--- Fragmento propuesto ---

El 2024 fue, que yo recuerde, uno de los peores años para el cine musical de las últimas décadas. Eso sí, habría que precisar que fue un año terrible para el más exuberante y artificioso de los géneros cinematográficos porque hay años que el musical no es ni bueno ni malo: nada más no es. Es decir, nadie se anima a hacerlo, acaso por buenas razones.
Siguiendo una suerte similar al western, el musical empezó a desaparecer de las carteleras hace casi medio siglo. Muerto Bob Fosse, el último de los grandes coreógrafos y directores cinematográficos del musical, el género empezó a languidecer en Hollywood y fuera de él, con alguna que otra excepción que no hacía más que confirmar la regla: los encantadores musicales conscientemente anacrónicos como Todos dicen que te amo (Allen, 1996) y Siempre la misma canción (Resnais, 1997), algún exultante musical romántico con una rocola como banda sonora (Amor en rojo, Luhrmann, 2001), el esforzado y meritorio homenaje a Fosse en Chicago (Marshall, 2002) y, más recientemente, el luminoso musical melancólico con Jacques Demy como inalcanzable modelo en La La Land: una historia de amor (Chazelle, 2016).

---

*Enunciado de la tarea*: Copia sin cambios el pasaje del fragmento sobre el cine musical que empieza en "Siguiendo una suerte" y termina en "amor (Chazelle, 2016).".

--- Datos de origen ---

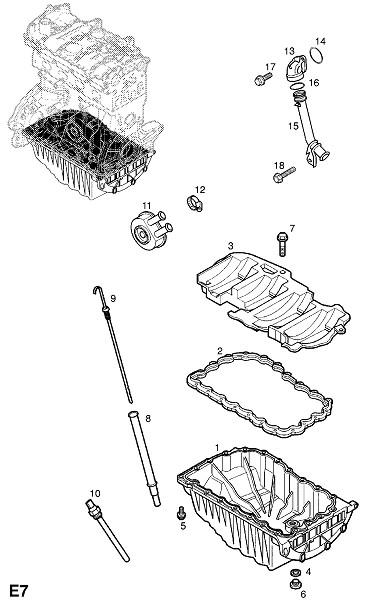 14
13
17
16
15
18
12
11
7
3
9
2
8
1
10
5
4
6
E7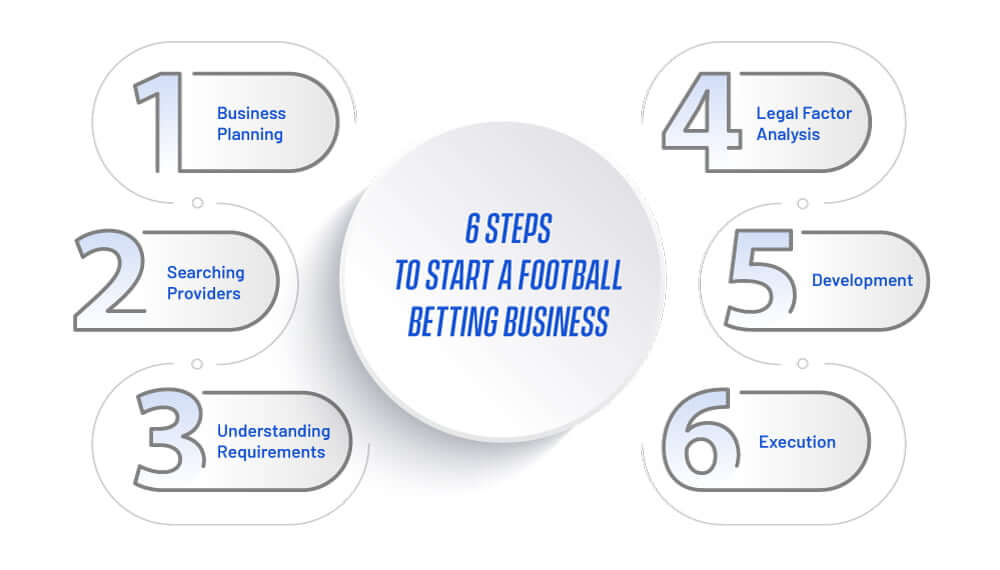 6 STEPS
TO START A FOOTBALL
BETTING BUSINESS

1 Business Planning

2 Searching Providers

3 Understanding Requirements

4 Legal Factor Analysis

5 Development

6 Execution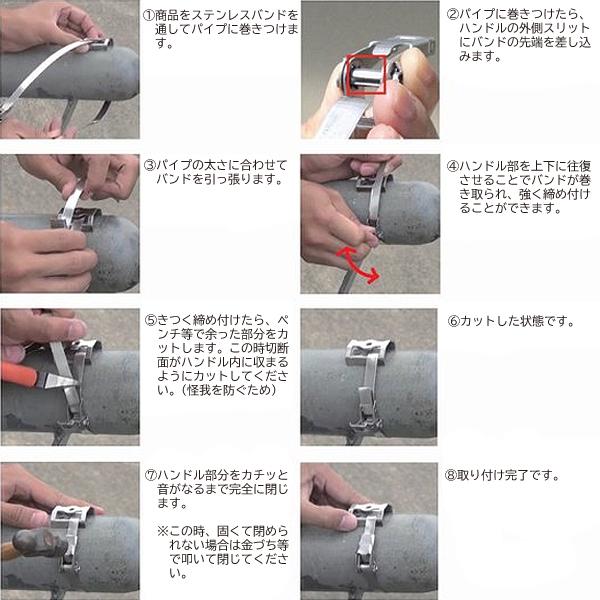 ①商品をステンレスバンドを通してパイプに巻きつけます。

②パイプに巻きつけたら、ハンドルの外側スリットにバンドの先端を差し込みます。

③パイプの太さに合わせてバンドを引っ張ります。

④ハンドル部を上下に往復させることでバンドが巻き取られ、強く締め付けることができます。

⑤きつく締め付けたら、ペンチ等で余った部分をカットします。この時切断面がハンドル内に収まるようにカットしてください。（怪我を防ぐため）

⑥カットした状態です。

⑦ハンドル部分をカチッと音がなるまで完全に閉じます。

※この時、固くて閉められない場合は金づち等で叩いて閉じてください。

⑧取り付け完了です。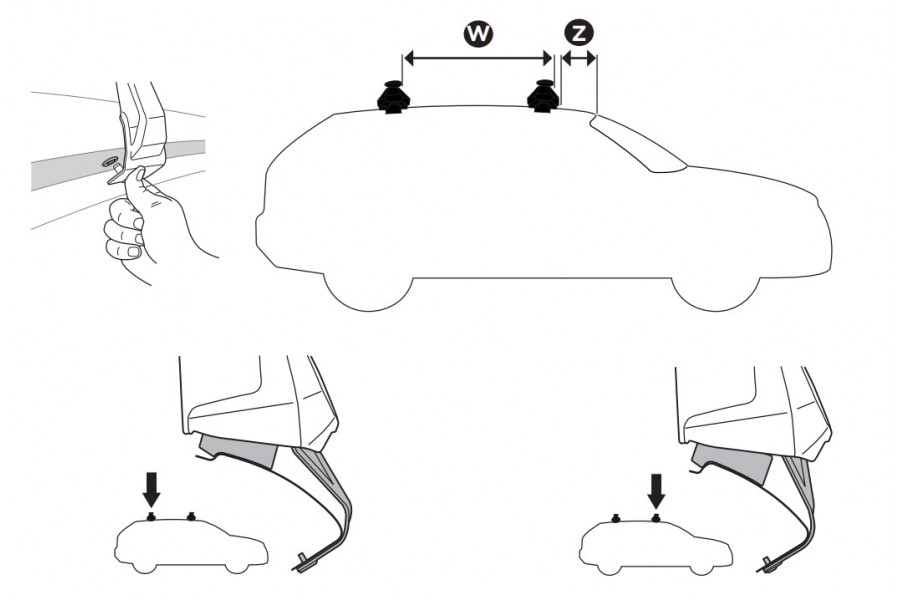 W
Z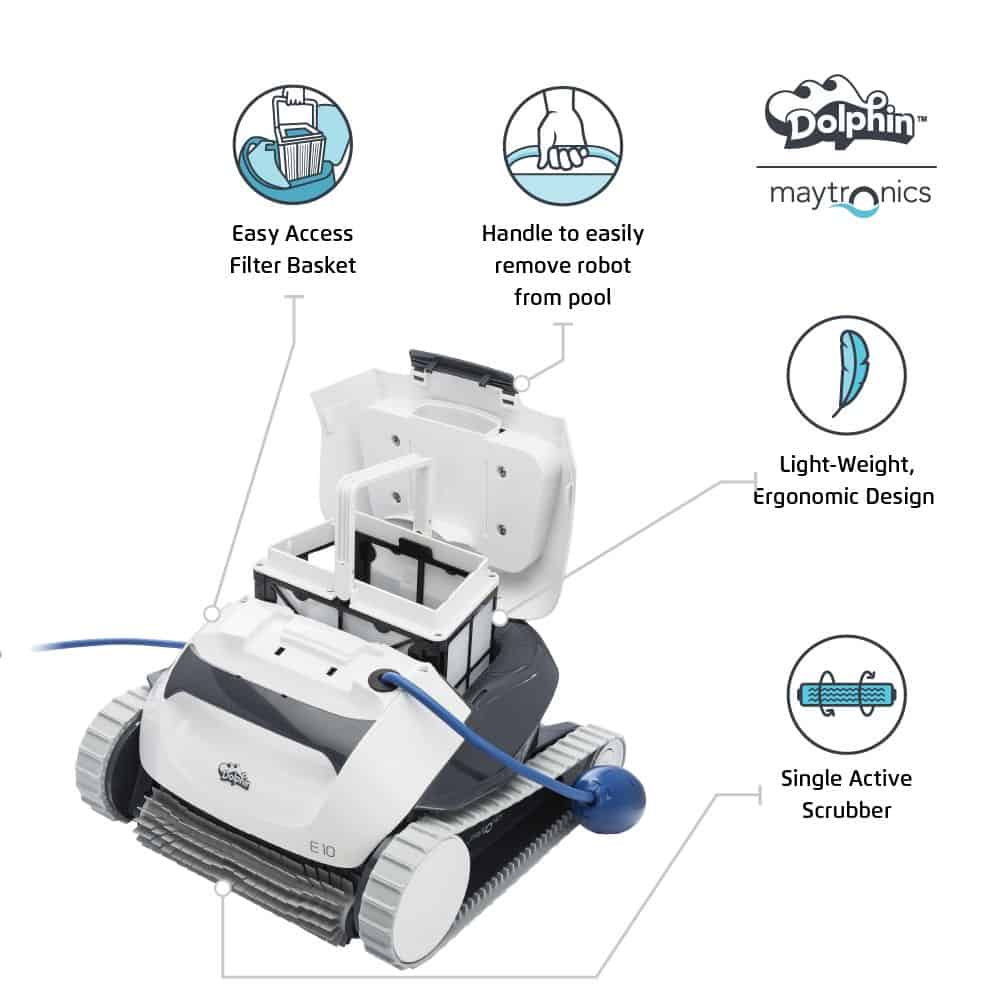 Easy Access Filter Basket

Handle to easily remove robot from pool

Dolphin™

maytronics

Light-Weight, Ergonomic Design

Single Active Scrubber

Dolphin

E10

---

*Resultado del ejercicio*:
Siguiendo una suerte similar al western, el musical empezó a desaparecer de las carteleras hace casi medio siglo. Muerto Bob Fosse, el último de los grandes coreógrafos y directores cinematográficos del musical, el género empezó a languidecer en Hollywood y fuera de él, con alguna que otra excepción que no hacía más que confirmar la regla: los encantadores musicales conscientemente anacrónicos como Todos dicen que te amo (Allen, 1996) y Siempre la misma canción (Resnais, 1997), algún exultante musical romántico con una rocola como banda sonora (Amor en rojo, Luhrmann, 2001), el esforzado y meritorio homenaje a Fosse en Chicago (Marshall, 2002) y, más recientemente, el luminoso musical melancólico con Jacques Demy como inalcanzable modelo en La La Land: una historia de amor (Chazelle, 2016).